Actinopterygii and Sarcopterygii both fall within the "Osteichthyes" (along with the extinct spiny sharks, Acanthodii), a group which is typically referred to as bony fish.

The Actinopterygii are quite simply referred to as the ray-finned fish, and are typically considered the largest class of vertebrates. They include most of the animals you would think of as fish in your day-to-day life, from cod to

The Sarcopterygii are the lobe-finned fish, as unlike the silly fins supported by fragile (well...) rays in the Actinopterygii, these guys have bones in their fins. Traditionally, eight modern species are included here - comprising the living fossil groups coelocanths and lungfish.


(it now gets complicated)

There are four more modern classes of vertebrate: Birds (Aves), Amphibians (Amphibia), Mammals (Mammalia) and Reptiles (Reptilia). Of these, Reptilia, which traditionally consists Turtles and relatives; Crocodiles and relatives; Amphisbaenans ("worm-lizards"); Tuataras and relatives; and Lizards (including snakes). Mammals, being descended from some suspiciously reptilian characters, should probably also be included in the Reptilia, but that's another story.

The point is that One class is not equal to another. The term has its history in the early days of taxonomy, before many of the finer details of vertebrate evolution were understood, and so Aves is a class within Reptilia.

This is relevent to our point only in that all four classes of land vertebrate belong within the class Sarcopterygii

Do you remember the word paraphyletic?

It means that a grouping does not include all descendents of the most recent common ancestor. The most recent common ancestor for Sarcopterygii is quite vastly different from the modern groups, because the Lungfish and Coelocanths are not particularly closely related, and in fact, the Lungfish group with an interesting and diverse group called the Tetropods before they group with the Coelocanths.

The Tetrapods include the four classes of land vertebrate that we talked about earlier.

And it's nestled within the Sarcopterygii.


Which are universally acknowledged as being fish


Amusingly enough, this takes the Sarcopterygii from being the smallest class of vertebrate (8 members), to be the largest - including almost 20,000 known reptile species (including birds), over 7000 amphibian species and nearly 5500 mammals, it totals at over 32,000 known species.

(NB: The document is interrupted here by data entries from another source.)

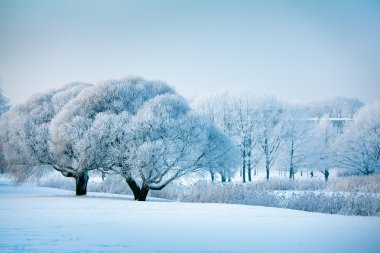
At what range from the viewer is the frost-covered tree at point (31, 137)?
1647cm

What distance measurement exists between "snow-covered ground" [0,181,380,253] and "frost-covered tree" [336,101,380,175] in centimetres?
2346

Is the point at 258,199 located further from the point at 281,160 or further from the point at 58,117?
the point at 281,160

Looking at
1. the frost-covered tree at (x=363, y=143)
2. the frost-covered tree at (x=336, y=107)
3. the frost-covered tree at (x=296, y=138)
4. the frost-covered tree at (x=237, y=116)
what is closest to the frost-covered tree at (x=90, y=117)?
the frost-covered tree at (x=237, y=116)

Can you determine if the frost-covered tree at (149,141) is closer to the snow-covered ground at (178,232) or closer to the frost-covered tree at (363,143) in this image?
the snow-covered ground at (178,232)

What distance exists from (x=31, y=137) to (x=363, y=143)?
26.7 metres

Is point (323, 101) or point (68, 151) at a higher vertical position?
point (323, 101)

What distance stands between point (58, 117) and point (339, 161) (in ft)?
86.5

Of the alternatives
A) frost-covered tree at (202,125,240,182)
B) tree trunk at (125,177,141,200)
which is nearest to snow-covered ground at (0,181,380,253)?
tree trunk at (125,177,141,200)

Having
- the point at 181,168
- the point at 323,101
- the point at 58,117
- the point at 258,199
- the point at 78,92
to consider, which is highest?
the point at 323,101

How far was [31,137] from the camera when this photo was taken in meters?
16.4

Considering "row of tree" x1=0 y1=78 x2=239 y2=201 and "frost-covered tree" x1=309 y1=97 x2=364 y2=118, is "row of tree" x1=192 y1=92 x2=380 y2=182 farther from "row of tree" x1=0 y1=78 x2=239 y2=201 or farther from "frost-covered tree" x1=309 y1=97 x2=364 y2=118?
"row of tree" x1=0 y1=78 x2=239 y2=201

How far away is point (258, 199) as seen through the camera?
14.7 metres

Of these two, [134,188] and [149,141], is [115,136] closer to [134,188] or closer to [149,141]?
[149,141]

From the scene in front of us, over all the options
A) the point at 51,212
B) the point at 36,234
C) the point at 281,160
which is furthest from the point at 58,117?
the point at 281,160
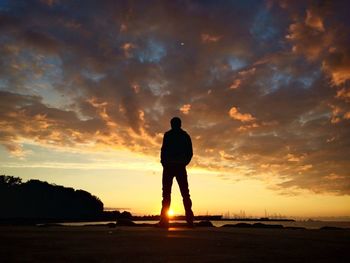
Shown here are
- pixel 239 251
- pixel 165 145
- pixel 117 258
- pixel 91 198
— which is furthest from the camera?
pixel 91 198

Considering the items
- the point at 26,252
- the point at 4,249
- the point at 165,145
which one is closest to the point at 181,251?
the point at 26,252

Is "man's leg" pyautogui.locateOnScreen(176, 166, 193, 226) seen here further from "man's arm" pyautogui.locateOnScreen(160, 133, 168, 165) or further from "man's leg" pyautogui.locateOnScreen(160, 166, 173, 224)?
"man's arm" pyautogui.locateOnScreen(160, 133, 168, 165)

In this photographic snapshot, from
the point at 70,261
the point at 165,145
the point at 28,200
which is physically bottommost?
the point at 70,261

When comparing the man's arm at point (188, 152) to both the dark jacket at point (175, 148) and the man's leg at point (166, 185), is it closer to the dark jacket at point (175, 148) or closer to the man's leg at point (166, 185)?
the dark jacket at point (175, 148)

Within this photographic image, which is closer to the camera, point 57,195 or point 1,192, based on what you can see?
point 1,192

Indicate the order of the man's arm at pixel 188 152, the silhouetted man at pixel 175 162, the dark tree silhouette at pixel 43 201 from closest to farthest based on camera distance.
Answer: the silhouetted man at pixel 175 162 < the man's arm at pixel 188 152 < the dark tree silhouette at pixel 43 201

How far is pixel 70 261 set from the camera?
3461 mm

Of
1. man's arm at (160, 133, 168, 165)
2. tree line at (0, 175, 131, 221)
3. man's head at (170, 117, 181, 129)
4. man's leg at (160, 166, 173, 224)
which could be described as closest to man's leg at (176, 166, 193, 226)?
man's leg at (160, 166, 173, 224)

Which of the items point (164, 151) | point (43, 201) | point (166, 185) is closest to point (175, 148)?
point (164, 151)

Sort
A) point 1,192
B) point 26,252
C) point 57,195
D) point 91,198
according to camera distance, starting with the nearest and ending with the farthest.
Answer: point 26,252 → point 1,192 → point 57,195 → point 91,198

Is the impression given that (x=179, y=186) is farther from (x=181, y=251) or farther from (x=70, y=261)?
(x=70, y=261)

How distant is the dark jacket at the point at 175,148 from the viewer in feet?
38.9

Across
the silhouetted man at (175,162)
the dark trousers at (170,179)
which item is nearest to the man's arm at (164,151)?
the silhouetted man at (175,162)

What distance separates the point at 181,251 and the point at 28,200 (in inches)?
5907
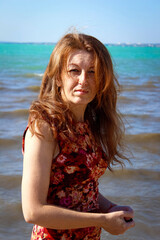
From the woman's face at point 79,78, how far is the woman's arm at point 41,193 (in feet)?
1.09

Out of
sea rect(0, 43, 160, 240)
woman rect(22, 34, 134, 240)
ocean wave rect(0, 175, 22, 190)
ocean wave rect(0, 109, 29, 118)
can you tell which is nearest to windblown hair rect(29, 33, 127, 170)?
woman rect(22, 34, 134, 240)

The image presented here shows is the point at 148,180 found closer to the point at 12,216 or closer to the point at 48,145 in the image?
the point at 12,216

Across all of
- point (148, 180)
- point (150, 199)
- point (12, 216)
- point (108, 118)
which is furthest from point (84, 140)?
point (148, 180)

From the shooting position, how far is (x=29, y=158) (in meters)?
1.58

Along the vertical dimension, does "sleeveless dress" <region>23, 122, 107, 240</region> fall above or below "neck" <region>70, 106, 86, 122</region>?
below

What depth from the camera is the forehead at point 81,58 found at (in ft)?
6.07

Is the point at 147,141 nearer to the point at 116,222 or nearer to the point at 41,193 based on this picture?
the point at 116,222

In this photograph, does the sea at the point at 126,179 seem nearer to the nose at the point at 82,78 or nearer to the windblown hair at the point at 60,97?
the windblown hair at the point at 60,97

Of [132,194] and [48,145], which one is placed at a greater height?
[48,145]

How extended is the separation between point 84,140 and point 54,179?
276 mm

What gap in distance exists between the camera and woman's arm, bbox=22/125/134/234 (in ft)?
5.11

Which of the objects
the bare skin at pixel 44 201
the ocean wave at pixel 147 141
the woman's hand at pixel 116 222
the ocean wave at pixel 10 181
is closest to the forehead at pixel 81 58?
the bare skin at pixel 44 201

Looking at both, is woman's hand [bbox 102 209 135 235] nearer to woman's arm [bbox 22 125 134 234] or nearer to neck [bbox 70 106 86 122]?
woman's arm [bbox 22 125 134 234]

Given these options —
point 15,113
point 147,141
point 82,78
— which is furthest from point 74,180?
point 15,113
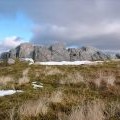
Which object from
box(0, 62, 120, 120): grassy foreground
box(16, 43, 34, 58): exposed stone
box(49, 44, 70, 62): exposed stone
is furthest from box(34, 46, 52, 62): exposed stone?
box(0, 62, 120, 120): grassy foreground

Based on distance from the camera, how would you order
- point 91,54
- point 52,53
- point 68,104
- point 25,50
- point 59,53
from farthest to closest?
point 91,54 < point 25,50 < point 59,53 < point 52,53 < point 68,104

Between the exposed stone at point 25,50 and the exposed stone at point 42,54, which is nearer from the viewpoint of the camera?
the exposed stone at point 42,54

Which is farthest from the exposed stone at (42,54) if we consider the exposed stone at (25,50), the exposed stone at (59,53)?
the exposed stone at (25,50)

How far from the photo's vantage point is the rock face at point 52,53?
3300 inches

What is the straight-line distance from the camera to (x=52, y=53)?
85125 mm

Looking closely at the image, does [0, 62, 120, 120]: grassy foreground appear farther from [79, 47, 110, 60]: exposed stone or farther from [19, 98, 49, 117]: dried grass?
[79, 47, 110, 60]: exposed stone

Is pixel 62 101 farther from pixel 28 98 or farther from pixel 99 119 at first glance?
pixel 99 119

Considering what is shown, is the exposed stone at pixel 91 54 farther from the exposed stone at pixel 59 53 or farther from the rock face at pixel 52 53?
the exposed stone at pixel 59 53

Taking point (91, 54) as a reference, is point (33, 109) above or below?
below

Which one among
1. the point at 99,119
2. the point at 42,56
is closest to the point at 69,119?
the point at 99,119

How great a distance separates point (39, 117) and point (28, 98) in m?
3.75

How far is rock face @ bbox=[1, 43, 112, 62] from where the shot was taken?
83.8 m

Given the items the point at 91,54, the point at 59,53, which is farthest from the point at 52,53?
the point at 91,54

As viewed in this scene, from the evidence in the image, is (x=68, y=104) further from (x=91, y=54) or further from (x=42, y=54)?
(x=91, y=54)
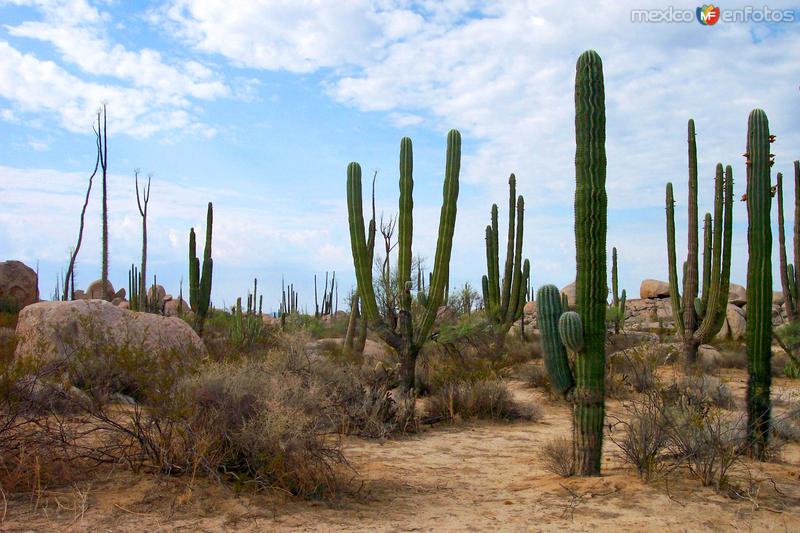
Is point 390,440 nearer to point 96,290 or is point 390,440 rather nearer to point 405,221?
point 405,221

One of which is of course the afore-mentioned blue whale.


At this point, we have to talk about English for a bit.

Specifically, how a word can have one meaning in descriptive English and another altogether when treated as a biological group..


As we have already established, Fish as a biological group includes all descendents of its earliest common ancestor... which is to say, every single vertebrate (although some sources are uncertain on lampreys)

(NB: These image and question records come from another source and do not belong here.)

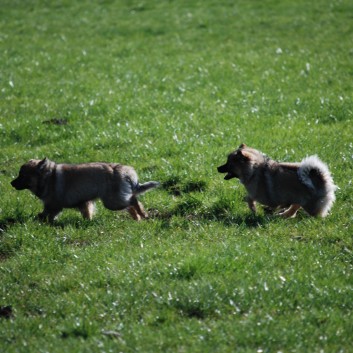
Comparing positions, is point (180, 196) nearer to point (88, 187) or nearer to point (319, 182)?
point (88, 187)

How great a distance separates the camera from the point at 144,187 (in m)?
8.70

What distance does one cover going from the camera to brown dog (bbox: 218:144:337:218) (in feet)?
26.8

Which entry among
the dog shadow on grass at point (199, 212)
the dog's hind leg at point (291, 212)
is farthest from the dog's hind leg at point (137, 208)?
the dog's hind leg at point (291, 212)

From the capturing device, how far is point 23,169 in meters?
8.97

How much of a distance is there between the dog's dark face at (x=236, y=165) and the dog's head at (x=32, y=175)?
223 cm

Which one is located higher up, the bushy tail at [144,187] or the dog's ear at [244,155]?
the dog's ear at [244,155]

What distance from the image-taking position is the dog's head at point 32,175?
29.2 ft

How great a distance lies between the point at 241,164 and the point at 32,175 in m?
2.63

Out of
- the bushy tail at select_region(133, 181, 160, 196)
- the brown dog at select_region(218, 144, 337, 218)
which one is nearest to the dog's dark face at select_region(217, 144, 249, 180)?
the brown dog at select_region(218, 144, 337, 218)

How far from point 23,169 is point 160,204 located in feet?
5.87

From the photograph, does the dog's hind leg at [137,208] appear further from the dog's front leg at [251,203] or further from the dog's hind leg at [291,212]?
the dog's hind leg at [291,212]

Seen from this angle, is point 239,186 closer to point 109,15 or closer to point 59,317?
point 59,317

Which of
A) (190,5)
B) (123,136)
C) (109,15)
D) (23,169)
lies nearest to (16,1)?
(109,15)

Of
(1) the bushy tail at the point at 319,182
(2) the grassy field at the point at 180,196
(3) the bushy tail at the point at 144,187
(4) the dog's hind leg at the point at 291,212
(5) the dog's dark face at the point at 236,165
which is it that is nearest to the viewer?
(2) the grassy field at the point at 180,196
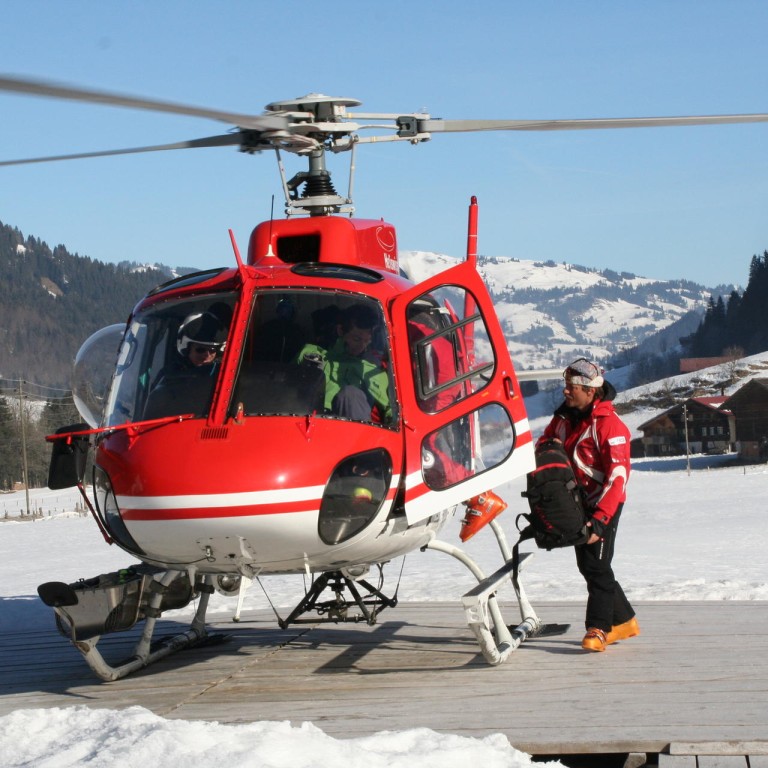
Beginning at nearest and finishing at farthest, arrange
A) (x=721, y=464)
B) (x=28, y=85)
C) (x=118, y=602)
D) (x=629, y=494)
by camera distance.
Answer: (x=28, y=85)
(x=118, y=602)
(x=629, y=494)
(x=721, y=464)

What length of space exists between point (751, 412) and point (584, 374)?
292ft

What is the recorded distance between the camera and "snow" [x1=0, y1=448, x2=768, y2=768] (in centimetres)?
504

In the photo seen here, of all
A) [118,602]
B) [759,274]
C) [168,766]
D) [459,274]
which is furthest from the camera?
[759,274]

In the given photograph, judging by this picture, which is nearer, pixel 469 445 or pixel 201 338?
pixel 201 338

In English, however, a fish is diagnosed on aspects of its morphology - typically by having both gills and a spine. 

As a preliminary examination of an adult* blue-whale will discover, it has no gills.

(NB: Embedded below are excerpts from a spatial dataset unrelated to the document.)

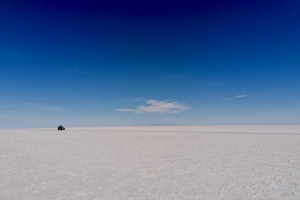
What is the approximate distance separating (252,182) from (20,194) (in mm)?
5160

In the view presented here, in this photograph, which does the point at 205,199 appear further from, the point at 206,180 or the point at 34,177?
the point at 34,177

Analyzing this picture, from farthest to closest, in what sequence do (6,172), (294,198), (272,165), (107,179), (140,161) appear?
(140,161) → (272,165) → (6,172) → (107,179) → (294,198)

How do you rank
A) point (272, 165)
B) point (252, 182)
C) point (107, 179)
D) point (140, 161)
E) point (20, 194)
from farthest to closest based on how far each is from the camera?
point (140, 161)
point (272, 165)
point (107, 179)
point (252, 182)
point (20, 194)

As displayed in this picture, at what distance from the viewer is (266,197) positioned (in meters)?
A: 3.71

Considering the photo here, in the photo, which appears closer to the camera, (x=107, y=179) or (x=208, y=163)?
(x=107, y=179)

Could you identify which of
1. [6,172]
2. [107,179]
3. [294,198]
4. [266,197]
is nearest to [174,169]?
[107,179]

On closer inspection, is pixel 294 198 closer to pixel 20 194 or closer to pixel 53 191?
pixel 53 191

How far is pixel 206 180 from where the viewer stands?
4.77 m

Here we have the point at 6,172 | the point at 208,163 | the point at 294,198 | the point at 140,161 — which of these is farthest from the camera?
the point at 140,161

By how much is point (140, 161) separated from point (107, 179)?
7.45ft

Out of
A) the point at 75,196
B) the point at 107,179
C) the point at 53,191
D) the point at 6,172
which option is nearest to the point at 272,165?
the point at 107,179

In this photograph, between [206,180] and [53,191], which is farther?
[206,180]

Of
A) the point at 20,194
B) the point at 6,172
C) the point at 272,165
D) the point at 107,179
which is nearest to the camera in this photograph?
the point at 20,194

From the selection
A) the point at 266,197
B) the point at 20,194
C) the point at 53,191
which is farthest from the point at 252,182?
the point at 20,194
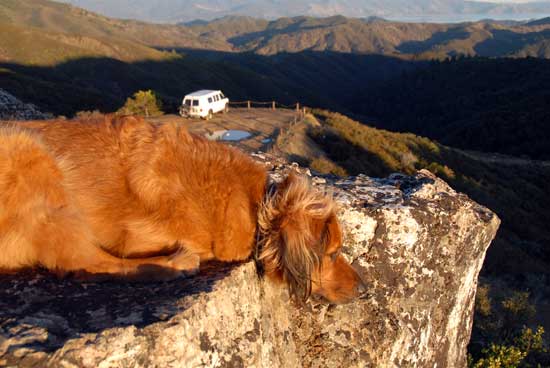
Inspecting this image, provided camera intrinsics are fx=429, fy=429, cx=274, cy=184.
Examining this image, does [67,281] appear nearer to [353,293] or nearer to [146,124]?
[146,124]

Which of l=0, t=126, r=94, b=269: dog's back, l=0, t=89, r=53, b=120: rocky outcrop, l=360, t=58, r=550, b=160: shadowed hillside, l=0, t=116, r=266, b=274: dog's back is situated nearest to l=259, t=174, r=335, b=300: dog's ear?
l=0, t=116, r=266, b=274: dog's back

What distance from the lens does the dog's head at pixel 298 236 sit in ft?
10.9

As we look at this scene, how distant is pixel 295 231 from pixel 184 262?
0.90 metres

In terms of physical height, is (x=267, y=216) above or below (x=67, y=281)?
above

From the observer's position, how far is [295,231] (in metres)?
3.32

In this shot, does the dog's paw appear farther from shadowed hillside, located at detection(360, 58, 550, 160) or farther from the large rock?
shadowed hillside, located at detection(360, 58, 550, 160)

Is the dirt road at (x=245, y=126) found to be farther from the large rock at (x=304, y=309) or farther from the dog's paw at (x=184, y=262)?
the dog's paw at (x=184, y=262)

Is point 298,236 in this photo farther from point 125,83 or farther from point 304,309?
point 125,83

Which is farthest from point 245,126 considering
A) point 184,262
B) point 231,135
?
point 184,262

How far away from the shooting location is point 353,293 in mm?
3754

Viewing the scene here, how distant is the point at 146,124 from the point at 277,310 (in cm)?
206

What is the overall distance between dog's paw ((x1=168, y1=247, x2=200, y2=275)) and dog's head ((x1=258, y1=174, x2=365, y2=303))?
21.0 inches

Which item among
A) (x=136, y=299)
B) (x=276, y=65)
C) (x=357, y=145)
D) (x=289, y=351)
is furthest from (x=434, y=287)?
(x=276, y=65)

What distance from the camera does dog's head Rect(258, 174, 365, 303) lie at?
131 inches
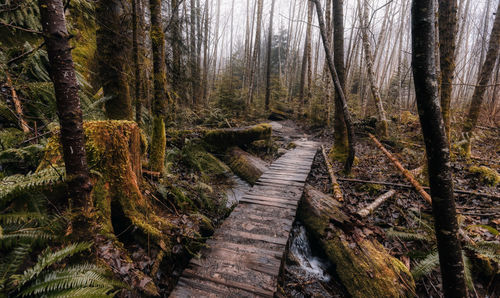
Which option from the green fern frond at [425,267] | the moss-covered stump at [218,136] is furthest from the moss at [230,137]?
the green fern frond at [425,267]

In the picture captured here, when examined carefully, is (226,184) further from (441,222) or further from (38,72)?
(441,222)

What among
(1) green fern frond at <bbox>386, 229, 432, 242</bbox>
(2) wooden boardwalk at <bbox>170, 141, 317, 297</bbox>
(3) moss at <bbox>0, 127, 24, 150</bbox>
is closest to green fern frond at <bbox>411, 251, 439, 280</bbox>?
(1) green fern frond at <bbox>386, 229, 432, 242</bbox>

So if an English teacher wants to know the largest fish in the sea, the right answer could still be the whale shark. 

But if a biology teacher asks, within the context of a biology lesson, the correct answer is the blue whale.

If you intend to put things right, ask a biology teacher whether they are taking into account the last 150 years of evolutionary biology. If they look puzzled and say yes, tell them that as a sarcopterygian, the blue whale is indisputably the largest fish in the sea, and indeed the largest fish that is ever known to have lived, although a possibility remains that larger fish belonging to the clade Saurischia existed in the cretaceous period but fossils either do not exist or have not yet been found. 



And to all the people I have loathed for saying that the largest fish in the sea is a blue whale over the years, I am sorry. 

You were right.

Although only because you were too ignorant to have thought about basic biology.

So I rescind my apology. 

Smivel




*However, all mammals do have gills as embryos. Which is one argument that even in plain english, the largest fish would have to be the blue whale.


PS - addressing the title, I am a human, humans are Mammals, Mammals are Tetrapods, Tetrapods are Sarcopterygians, Sarcopterygians are Fish. Ergo I am a fish.